İHD’nin hak ihlalleriyle ilgili bir kurum olduğunu, kim nerede hak ihlaline uğrarsa onu araştırmak, kamuoyu oluşturmak, tepki göstermek zorunda olduklarını hatırlatan Yaban, oluşturulan terör dalgasını yok etmek için basın açıklaması yapmak istediklerini, ancak bunun da terörle bastırıldığını söyledi. İki gündür sürekli telefonla aranarak, baskı uygulandığını, “Sokağa çıkmayın, açıklama yapmanıza izin vermeyiz, gözaltına alırız” tehdidiyle karşılaştıklarını belirten Yaban, basın açıklamalarının izne tabi olmadığını belirtti. Yaban, sorunun sadece cezaevleri olmadığını, ülke genelinde bir susturma, sindirme, geri adım attırma operasyonunun yaşandığını, ama buna karşı çıkmak gerektiğini belirtti.

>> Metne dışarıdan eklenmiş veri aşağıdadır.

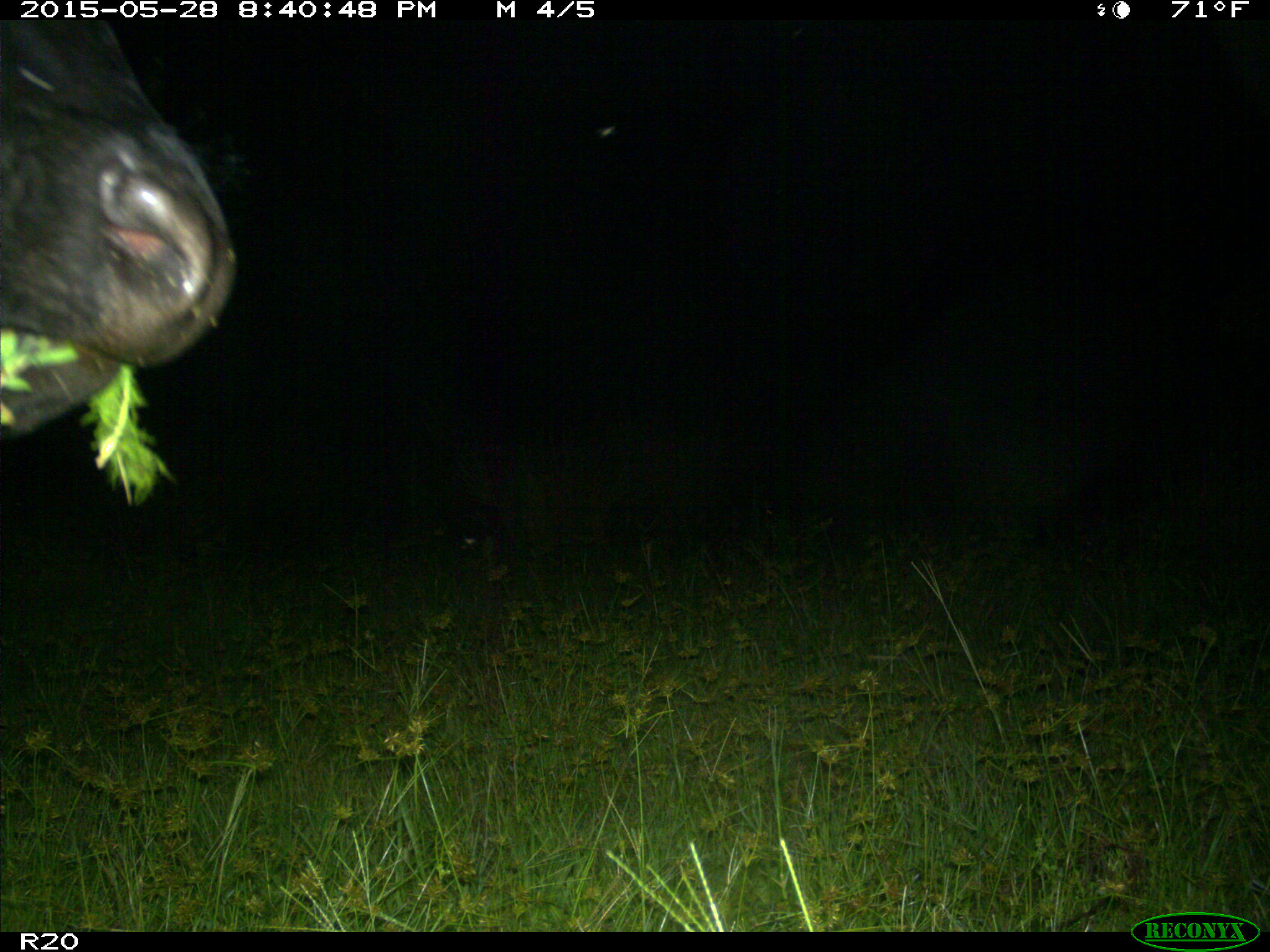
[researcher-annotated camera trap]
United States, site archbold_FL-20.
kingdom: Animalia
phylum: Chordata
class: Mammalia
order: Artiodactyla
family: Bovidae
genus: Bos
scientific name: Bos taurus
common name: domestic cow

TBMM’de oluşturulan alt komisyonun Sincan F Tipi Cezaevi’ni gezmesinin ardından her şeyin “güllük gülistanlık içinde olduğu”nu göstermek istediğini, oysa hâlâ sıcak suyun akmadığını, Evrensel ve Yeni Gündem gazetelerinin tutukluların istemesine rağmen verilmediğini, hak ihlallerinin sürdüğünü söyleyen Yaban’ın ardından, İHD Ankara Şube Yöneticisi İsmail Boyraz, Yüksel’de yapmalarına izin verilmeyen basın açıklaması metnini okudu.

İHD’nin 6 şubesinin kapatılıp, Ankara Şubesi’nin de basıldığını, son olarak da arkadaşlarının gözaltına alındığını belirten Boyraz, insanların F tiplerine tıkılarak sorunu çözdüğünü iddia edenlerin sorunu daha da artırdıklarının altını çizdi. Boyraz, demokrasi ve özgürlükten yana güçleri mücadeleye çağırdı.